* **EXCERPT PROVIDED**
========================================================================
Are weight-loss drugs safe?


My local Safeway didn’t have a huge weight-loss pill selection. Zantrex-3 is promoted by Snooki–I think that is enough information on that one, eh?

If diet pills worked wouldn’t we all be skinny?
I have always been leery of diet pills.
I know as the new year is here some people may be thinking of taking them.
Personally I would not take them. But if you do, please do your research. Some are dangerous. Some have some very serious side effects. And it is questionable if they have long-term effects.
I also would recommend talking to your doctor before taking anything, whether over the counter or prescription. The research I did on a few pills all seemed to agree that they were for people who are obese and should only be taken in the short term.
It’s easy to lose weight quickly, but keeping it off is the real challenge and ultimate goal. And being healthy and maintaing a healthy lifestyle is really what is important.
Most, if not all, weight-loss pills will have in print somewhere that the drug should be combined with exercise and a balanced diet. So in other words, don’t think you can just take the pill and eat and drink whatever you want and stay sedentary and lose weight.
According to WebMD, Phentermine is an appetite suppressant. Phentermine is used in people who are significantly overweight (obese) and have not been able to lose enough weight with diet and exercise alone. … Some side effects: Dizziness, dry mouth, difficulty sleeping, irritability, nausea, vomiting, diarrhea, or constipation may occur.
========================================================================
(Dataset excerpts)
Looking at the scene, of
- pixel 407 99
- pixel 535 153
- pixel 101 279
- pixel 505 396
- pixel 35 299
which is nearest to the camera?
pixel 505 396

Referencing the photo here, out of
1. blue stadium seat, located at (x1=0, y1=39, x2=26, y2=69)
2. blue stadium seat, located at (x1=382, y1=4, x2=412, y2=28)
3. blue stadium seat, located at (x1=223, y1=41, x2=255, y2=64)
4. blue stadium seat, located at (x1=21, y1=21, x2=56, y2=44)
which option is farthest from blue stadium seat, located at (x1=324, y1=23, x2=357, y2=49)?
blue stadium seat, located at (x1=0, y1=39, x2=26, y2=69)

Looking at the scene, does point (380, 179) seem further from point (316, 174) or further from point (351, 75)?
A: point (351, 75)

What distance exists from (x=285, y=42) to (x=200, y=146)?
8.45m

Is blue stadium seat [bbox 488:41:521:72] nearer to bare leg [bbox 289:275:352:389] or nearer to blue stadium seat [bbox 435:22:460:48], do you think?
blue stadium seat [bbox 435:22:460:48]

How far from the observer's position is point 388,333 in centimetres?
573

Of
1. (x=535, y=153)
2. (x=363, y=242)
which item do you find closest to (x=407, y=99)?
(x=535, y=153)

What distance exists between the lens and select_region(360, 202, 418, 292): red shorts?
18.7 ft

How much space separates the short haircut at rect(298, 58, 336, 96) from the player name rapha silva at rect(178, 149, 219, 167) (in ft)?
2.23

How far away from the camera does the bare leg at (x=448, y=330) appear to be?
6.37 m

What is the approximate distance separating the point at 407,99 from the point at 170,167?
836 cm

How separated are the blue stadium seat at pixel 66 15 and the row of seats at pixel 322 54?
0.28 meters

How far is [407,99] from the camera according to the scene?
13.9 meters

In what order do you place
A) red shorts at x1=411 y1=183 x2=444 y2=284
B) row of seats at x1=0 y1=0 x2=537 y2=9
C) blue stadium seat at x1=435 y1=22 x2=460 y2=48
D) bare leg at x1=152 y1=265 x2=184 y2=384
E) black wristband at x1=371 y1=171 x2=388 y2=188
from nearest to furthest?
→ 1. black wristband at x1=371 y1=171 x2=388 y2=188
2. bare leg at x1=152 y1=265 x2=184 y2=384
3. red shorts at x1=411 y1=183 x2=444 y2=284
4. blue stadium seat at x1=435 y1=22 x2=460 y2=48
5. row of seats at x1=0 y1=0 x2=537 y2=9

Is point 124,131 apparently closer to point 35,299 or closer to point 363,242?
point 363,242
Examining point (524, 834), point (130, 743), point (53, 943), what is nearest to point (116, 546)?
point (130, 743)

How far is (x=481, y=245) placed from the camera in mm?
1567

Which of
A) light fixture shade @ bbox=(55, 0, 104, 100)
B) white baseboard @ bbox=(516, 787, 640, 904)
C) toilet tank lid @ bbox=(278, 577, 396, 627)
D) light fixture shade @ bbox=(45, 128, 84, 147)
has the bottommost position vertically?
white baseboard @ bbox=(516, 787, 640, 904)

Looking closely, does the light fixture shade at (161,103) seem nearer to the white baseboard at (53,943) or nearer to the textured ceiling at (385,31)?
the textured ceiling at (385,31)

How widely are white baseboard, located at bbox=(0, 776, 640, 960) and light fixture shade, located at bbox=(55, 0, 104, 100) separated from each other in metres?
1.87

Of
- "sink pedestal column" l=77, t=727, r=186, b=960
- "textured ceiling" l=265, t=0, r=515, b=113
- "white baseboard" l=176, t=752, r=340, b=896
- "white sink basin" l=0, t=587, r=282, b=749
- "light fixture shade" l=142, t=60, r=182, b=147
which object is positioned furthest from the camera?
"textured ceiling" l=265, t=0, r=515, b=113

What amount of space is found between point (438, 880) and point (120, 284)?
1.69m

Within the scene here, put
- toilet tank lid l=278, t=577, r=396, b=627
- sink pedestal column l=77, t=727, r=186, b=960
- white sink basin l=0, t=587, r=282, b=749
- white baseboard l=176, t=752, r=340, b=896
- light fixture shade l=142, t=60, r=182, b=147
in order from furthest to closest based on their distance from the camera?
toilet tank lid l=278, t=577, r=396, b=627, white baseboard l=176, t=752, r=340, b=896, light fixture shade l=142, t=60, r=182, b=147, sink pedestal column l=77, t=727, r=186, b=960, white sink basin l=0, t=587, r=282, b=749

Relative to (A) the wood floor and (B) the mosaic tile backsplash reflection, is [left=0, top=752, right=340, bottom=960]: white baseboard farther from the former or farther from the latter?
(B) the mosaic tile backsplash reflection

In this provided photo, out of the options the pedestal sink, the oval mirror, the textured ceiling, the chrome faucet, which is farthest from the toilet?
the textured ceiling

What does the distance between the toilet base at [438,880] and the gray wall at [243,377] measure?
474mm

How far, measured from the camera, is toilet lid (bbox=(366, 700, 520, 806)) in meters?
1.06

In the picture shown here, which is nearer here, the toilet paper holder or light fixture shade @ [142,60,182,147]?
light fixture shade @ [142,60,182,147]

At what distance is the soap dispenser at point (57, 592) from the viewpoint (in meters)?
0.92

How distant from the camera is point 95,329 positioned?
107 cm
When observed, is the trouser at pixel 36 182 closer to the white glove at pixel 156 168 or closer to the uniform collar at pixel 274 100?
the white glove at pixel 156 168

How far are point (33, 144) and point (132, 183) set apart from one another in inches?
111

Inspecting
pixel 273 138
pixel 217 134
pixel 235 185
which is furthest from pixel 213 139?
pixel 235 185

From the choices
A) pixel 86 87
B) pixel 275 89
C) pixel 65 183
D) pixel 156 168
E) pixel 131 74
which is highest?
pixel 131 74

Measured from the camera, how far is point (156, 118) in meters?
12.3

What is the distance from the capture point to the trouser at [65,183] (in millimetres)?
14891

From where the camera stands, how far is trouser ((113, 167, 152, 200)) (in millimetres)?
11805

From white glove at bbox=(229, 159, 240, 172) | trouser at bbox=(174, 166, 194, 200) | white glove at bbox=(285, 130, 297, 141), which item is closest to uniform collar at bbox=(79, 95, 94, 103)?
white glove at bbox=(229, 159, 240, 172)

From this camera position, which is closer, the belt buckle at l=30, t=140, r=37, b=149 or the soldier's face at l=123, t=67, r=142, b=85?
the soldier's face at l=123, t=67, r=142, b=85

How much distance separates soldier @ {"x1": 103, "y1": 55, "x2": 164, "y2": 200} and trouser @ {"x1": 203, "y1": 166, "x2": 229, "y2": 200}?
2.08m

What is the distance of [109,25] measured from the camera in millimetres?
========================================================================
* **TASK DESCRIPTION**
Reproduce the entire post about weight-loss drugs word for word. Rely only on the post about weight-loss drugs, not on the items.

* **TASK RESPONSE**
Are weight-loss drugs safe?


My local Safeway didn’t have a huge weight-loss pill selection. Zantrex-3 is promoted by Snooki–I think that is enough information on that one, eh?

If diet pills worked wouldn’t we all be skinny?
I have always been leery of diet pills.
I know as the new year is here some people may be thinking of taking them.
Personally I would not take them. But if you do, please do your research. Some are dangerous. Some have some very serious side effects. And it is questionable if they have long-term effects.
I also would recommend talking to your doctor before taking anything, whether over the counter or prescription. The research I did on a few pills all seemed to agree that they were for people who are obese and should only be taken in the short term.
It’s easy to lose weight quickly, but keeping it off is the real challenge and ultimate goal. And being healthy and maintaing a healthy lifestyle is really what is important.
Most, if not all, weight-loss pills will have in print somewhere that the drug should be combined with exercise and a balanced diet. So in other words, don’t think you can just take the pill and eat and drink whatever you want and stay sedentary and lose weight.
According to WebMD, Phentermine is an appetite suppressant. Phentermine is used in people who are significantly overweight (obese) and have not been able to lose enough weight with diet and exercise alone. … Some side effects: Dizziness, dry mouth, difficulty sleeping, irritability, nausea, vomiting, diarrhea, or constipation may occur.